Jack

a long weekend, and it’s only saturday

You don’t quite know how scared you are of losing someone until that abstraction becomes a distinct possibility. And there are a few things — medically speaking — that can bring the abstract into the concrete: strokes, heart attacks, compound fractures, kidney failure, etc. But there are also the more subtle circumstances, such as when your boyfriend tests positive for influenza b, and the next day his leg is massive swollen, and he goes to the ER, where he finds out he has a blood clot in his femoral vein (a deep vein thrombosis). Everyone’s quite concerned about the chance that said clot will migrate upward and end up in his lungs, at which point things get really scary.

JS was admitted to the hospital last night under these exact circumstances, and he was discharged today with subcutaneous injections to give himself (or for me to give him) for the next five days. He’ll be on another blood thinner for up to six months, maybe longer if his doctors decide this is a permanent concern. He’s home resting this evening, and it may be a while before he can spend the night at my place — we’ve been going back and forth a few times a week — as the three flights of stairs to my apartment are quite arduous for him in his current state.
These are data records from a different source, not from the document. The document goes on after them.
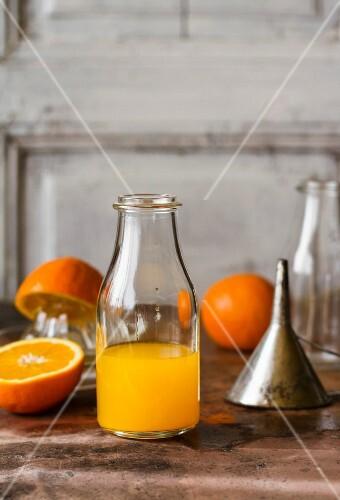 A bottle of freshly pressed orange juice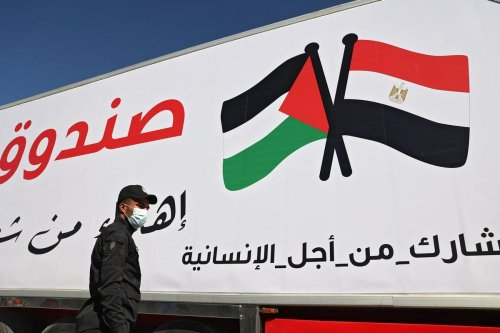 Egyptin and Palestinian flag seen on an aid truck at the Rafah crossing with Gaza on 23 May 2-2021 [SAID KHATIB/AFP/Getty Images]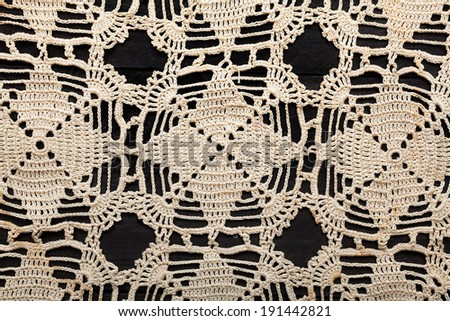 Traditional handmade embroidery made with thin twine in Greece on black wooden table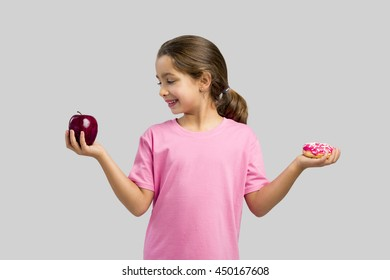 Little girl smiling and choosing between a apple and a donut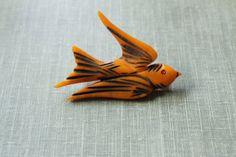 Lovely little vintage carved swallow Bakelite brooch. #vintage #brooches #jewelry #birds #Bakelite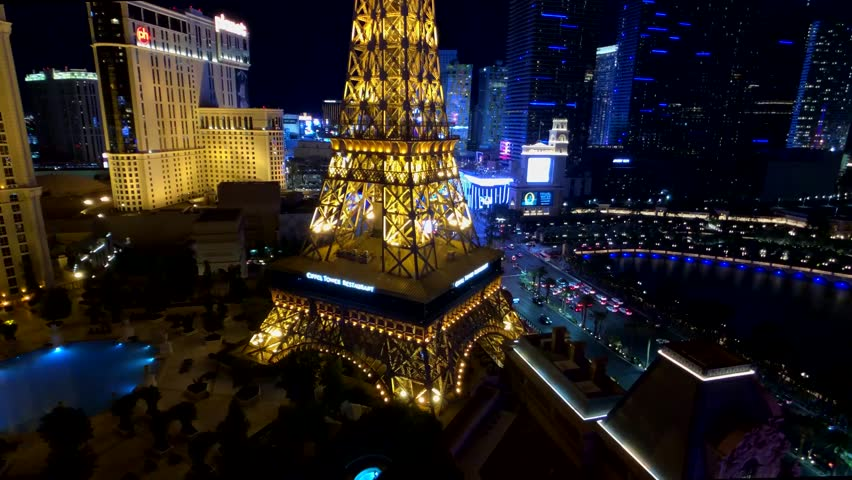 Las Vegas, USA - September 10, 2018: Eiffel tower at Paris casino aerial view from Ballys hotel at night | Shutterstock HD Video #1022242231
But I’ll be over at his place tomorrow to make dinner and watch a movie, and we’re going to attempt to carry on as normally as possible…

And me? I’m shaky because this really scared me. I know it’s a possibility any time I date an older man, but I’ve never encountered something so random and unpredictable before. And also? I really want him to stay alive as long as possible, because when I say I want to spend the rest of our lives together, I’m not just talking about until JS turns 60 (in 12 years); I don’t want to be a widow at age 47. But that’s playing the “what if” game in my head, and not in a positive way, so I won’t go there.